Start of THE DATA

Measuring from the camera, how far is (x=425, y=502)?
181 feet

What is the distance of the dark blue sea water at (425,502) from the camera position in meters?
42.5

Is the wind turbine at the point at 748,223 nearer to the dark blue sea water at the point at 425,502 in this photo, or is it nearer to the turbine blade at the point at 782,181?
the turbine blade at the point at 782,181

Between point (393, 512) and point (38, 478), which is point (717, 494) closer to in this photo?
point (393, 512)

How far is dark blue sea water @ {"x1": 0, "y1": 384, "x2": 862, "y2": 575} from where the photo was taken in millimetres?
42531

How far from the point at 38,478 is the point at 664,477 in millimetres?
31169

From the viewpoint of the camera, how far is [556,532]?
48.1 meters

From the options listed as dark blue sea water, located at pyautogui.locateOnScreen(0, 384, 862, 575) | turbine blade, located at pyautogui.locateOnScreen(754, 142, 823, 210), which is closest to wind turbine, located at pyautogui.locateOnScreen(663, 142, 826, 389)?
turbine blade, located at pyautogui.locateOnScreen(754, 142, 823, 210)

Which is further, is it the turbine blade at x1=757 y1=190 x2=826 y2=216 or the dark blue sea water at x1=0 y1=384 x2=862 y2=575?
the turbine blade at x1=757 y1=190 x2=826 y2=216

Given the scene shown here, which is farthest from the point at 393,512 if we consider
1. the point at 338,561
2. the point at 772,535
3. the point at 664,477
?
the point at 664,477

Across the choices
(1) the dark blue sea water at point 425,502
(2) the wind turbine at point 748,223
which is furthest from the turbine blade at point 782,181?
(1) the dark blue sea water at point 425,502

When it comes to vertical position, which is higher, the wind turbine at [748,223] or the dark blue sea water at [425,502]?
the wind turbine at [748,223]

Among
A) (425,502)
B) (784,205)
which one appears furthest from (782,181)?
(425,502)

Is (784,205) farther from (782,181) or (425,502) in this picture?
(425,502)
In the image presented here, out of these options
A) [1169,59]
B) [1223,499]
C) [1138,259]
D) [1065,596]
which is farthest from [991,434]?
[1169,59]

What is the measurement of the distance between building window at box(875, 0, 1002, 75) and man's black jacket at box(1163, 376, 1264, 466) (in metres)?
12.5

End of THE DATA

» GIVEN TASK:
Substitute "most distant" for "farthest" in everything from the line containing "Which is further, is" down to the end of the records, leaving all else unchanged, and give back only those lines.

» FINISHED TASK:
Which is further, is it the turbine blade at x1=757 y1=190 x2=826 y2=216 or the dark blue sea water at x1=0 y1=384 x2=862 y2=575?
the turbine blade at x1=757 y1=190 x2=826 y2=216

Given the scene shown here, which is most distant from the point at 393,512 if we consider
1. the point at 338,561
2. the point at 772,535
3. the point at 664,477
?
the point at 664,477

Across the choices
(1) the dark blue sea water at point 425,502
(2) the wind turbine at point 748,223
which is furthest from the turbine blade at point 782,181?
(1) the dark blue sea water at point 425,502

When it comes to vertical position, which is higher, the wind turbine at [748,223] or the dark blue sea water at [425,502]?
the wind turbine at [748,223]

Among
A) (425,502)
B) (784,205)
which one appears furthest from (782,181)?
(425,502)

Is (784,205) farther from (782,181) or (425,502) in this picture?
(425,502)
In the image presented here, out of these options
A) [1169,59]
B) [1223,499]
C) [1138,259]
D) [1065,596]
which is most distant from [991,434]?
[1169,59]

What is the measurement of the distance between building window at box(875, 0, 1002, 75) and man's black jacket at box(1163, 376, 1264, 466) (in metres)?
12.5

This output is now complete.